* [INSTRUCTION]:
Starting at the line with "What is the span" in it, reproduce each line below through the last one, exactly, and include nothing else.

* [RECORD EXCERPTS]:
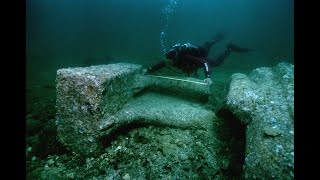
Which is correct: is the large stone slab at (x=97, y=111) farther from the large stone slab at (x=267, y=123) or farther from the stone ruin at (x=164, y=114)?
the large stone slab at (x=267, y=123)

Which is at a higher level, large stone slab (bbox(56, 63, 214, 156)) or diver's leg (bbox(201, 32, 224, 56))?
diver's leg (bbox(201, 32, 224, 56))

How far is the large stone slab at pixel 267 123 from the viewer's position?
9.61ft

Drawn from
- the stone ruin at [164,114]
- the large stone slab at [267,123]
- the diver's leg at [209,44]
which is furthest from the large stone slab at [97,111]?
the diver's leg at [209,44]

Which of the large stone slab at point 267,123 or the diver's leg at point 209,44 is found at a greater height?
the diver's leg at point 209,44

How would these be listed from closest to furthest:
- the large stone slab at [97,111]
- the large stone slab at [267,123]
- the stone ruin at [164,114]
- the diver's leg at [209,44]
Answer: the large stone slab at [267,123], the stone ruin at [164,114], the large stone slab at [97,111], the diver's leg at [209,44]

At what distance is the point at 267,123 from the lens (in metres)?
3.63

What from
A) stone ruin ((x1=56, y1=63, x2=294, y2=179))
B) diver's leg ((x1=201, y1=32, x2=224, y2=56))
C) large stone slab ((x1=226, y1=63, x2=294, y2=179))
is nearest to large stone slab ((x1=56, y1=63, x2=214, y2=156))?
stone ruin ((x1=56, y1=63, x2=294, y2=179))

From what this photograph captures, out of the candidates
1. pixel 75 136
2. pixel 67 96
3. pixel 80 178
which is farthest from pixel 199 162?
pixel 67 96

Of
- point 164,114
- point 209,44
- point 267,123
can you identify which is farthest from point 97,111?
point 209,44

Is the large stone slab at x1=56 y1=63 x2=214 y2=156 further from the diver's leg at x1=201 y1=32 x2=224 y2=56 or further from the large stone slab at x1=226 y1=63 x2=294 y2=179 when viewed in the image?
the diver's leg at x1=201 y1=32 x2=224 y2=56

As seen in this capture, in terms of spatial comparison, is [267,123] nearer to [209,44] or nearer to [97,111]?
[97,111]

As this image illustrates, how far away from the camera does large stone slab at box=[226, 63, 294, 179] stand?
293 cm
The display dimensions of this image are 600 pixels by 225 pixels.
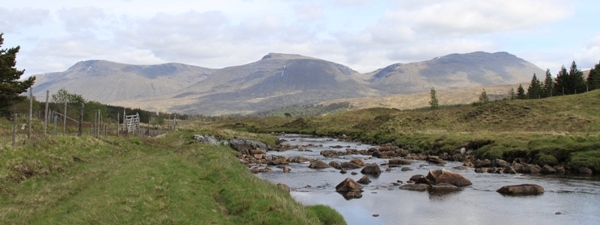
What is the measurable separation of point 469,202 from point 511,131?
5485 cm

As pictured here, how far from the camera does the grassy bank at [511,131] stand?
172 ft

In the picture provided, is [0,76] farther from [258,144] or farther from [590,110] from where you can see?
[590,110]

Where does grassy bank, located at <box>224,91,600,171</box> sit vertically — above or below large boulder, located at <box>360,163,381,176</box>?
above

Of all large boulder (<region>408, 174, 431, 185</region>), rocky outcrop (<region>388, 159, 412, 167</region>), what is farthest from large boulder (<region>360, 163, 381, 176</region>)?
rocky outcrop (<region>388, 159, 412, 167</region>)

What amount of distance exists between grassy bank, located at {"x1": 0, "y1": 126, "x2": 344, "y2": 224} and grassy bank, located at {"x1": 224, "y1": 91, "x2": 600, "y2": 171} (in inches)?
1528

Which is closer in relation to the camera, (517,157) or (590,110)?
(517,157)

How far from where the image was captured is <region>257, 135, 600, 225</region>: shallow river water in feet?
93.3

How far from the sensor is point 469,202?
33.5 metres

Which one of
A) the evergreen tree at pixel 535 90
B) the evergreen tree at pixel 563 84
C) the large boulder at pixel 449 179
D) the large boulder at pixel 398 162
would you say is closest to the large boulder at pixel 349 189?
the large boulder at pixel 449 179

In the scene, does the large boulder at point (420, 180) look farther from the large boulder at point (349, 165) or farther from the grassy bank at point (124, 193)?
the grassy bank at point (124, 193)

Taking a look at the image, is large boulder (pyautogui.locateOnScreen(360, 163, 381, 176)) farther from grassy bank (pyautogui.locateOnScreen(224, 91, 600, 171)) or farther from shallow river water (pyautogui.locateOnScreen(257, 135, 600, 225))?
grassy bank (pyautogui.locateOnScreen(224, 91, 600, 171))

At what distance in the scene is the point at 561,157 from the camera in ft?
166

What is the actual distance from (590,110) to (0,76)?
99.5 meters

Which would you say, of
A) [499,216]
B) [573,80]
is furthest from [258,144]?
[573,80]
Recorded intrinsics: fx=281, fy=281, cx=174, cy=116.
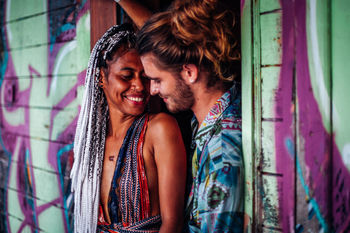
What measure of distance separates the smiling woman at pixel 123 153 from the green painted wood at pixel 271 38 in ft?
2.31

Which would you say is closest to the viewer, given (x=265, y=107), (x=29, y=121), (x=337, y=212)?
(x=337, y=212)

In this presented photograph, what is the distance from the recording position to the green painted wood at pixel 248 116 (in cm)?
129

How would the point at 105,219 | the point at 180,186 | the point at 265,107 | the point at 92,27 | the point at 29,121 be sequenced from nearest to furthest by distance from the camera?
the point at 265,107 < the point at 180,186 < the point at 105,219 < the point at 92,27 < the point at 29,121

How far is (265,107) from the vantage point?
126 cm

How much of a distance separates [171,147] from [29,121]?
183 centimetres

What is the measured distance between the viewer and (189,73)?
158cm

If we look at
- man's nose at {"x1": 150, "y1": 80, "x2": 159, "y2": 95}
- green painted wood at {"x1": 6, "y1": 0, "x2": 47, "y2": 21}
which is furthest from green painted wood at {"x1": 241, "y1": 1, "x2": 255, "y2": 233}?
green painted wood at {"x1": 6, "y1": 0, "x2": 47, "y2": 21}

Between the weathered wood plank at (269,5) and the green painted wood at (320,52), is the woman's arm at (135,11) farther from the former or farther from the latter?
the green painted wood at (320,52)

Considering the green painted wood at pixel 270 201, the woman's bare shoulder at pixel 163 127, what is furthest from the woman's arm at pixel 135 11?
the green painted wood at pixel 270 201

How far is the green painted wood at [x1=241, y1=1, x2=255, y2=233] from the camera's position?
1293 millimetres

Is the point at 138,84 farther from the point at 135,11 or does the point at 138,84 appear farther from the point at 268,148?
the point at 268,148

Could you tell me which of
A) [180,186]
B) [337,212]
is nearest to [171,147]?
[180,186]

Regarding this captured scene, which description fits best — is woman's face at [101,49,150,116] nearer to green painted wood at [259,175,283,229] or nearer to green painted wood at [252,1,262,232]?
green painted wood at [252,1,262,232]

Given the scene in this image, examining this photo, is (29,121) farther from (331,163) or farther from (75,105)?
(331,163)
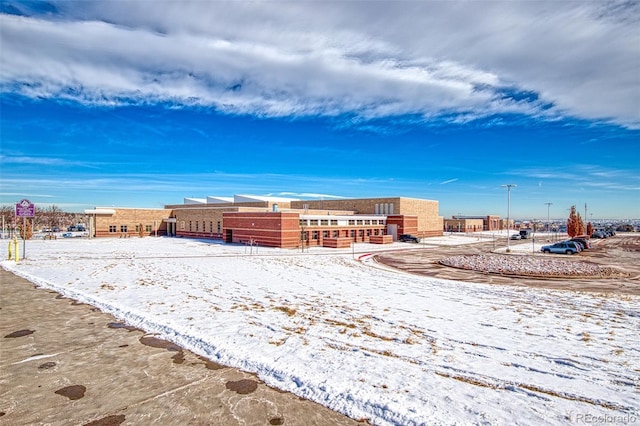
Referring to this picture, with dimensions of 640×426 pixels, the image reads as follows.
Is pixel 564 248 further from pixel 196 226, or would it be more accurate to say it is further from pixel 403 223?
pixel 196 226

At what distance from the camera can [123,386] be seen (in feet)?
24.2

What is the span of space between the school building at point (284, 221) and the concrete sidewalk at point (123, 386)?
33839 millimetres

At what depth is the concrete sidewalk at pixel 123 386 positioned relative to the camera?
6246mm

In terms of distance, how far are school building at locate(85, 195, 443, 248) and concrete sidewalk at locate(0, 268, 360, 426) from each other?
33839 millimetres

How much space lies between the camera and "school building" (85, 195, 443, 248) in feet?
162

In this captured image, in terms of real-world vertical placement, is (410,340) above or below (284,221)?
below

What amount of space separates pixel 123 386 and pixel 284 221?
40.0m

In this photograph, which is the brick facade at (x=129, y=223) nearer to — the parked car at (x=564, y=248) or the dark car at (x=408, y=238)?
the dark car at (x=408, y=238)

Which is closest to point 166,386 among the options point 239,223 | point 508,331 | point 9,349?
point 9,349

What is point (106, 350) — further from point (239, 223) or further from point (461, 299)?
point (239, 223)

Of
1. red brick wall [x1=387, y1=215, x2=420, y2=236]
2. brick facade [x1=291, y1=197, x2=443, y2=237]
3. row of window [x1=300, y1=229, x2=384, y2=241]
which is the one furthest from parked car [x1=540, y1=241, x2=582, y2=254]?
brick facade [x1=291, y1=197, x2=443, y2=237]

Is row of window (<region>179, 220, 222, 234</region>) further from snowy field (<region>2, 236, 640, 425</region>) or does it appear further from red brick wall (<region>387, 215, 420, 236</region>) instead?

* [THE RESPONSE]:
What is the span of space between the school building at point (284, 221) and the concrete sidewalk at point (123, 386)?
33839 millimetres

At what depth is the concrete sidewalk at pixel 123 386 positioned relative to the camera?
6246mm

In terms of distance, how far are school building at locate(85, 195, 443, 248) and concrete sidewalk at locate(0, 268, 360, 426) from each other?
33839 millimetres

How much space lies between the camera and "school building" (85, 195, 443, 248) in feet?
162

In this captured image, in terms of real-world vertical placement, is (410,340) above or below (284,221)?
below

What amount of space separates pixel 123 386 and pixel 284 221?
40.0m

In this photograph, which is the brick facade at (x=129, y=223) nearer to — the parked car at (x=564, y=248) or the dark car at (x=408, y=238)?
the dark car at (x=408, y=238)

Which is closest to point 166,386 among the options point 239,223 | point 508,331 | point 9,349?
point 9,349

What is point (106, 350) — further from point (239, 223) or further from point (461, 299)?
point (239, 223)

Of
1. red brick wall [x1=387, y1=215, x2=420, y2=236]
2. brick facade [x1=291, y1=197, x2=443, y2=237]
3. row of window [x1=300, y1=229, x2=384, y2=241]
which is the one furthest from parked car [x1=540, y1=241, x2=582, y2=254]?
brick facade [x1=291, y1=197, x2=443, y2=237]

Is row of window (<region>179, 220, 222, 234</region>) further from snowy field (<region>2, 236, 640, 425</region>) or does it appear further from red brick wall (<region>387, 215, 420, 236</region>) instead?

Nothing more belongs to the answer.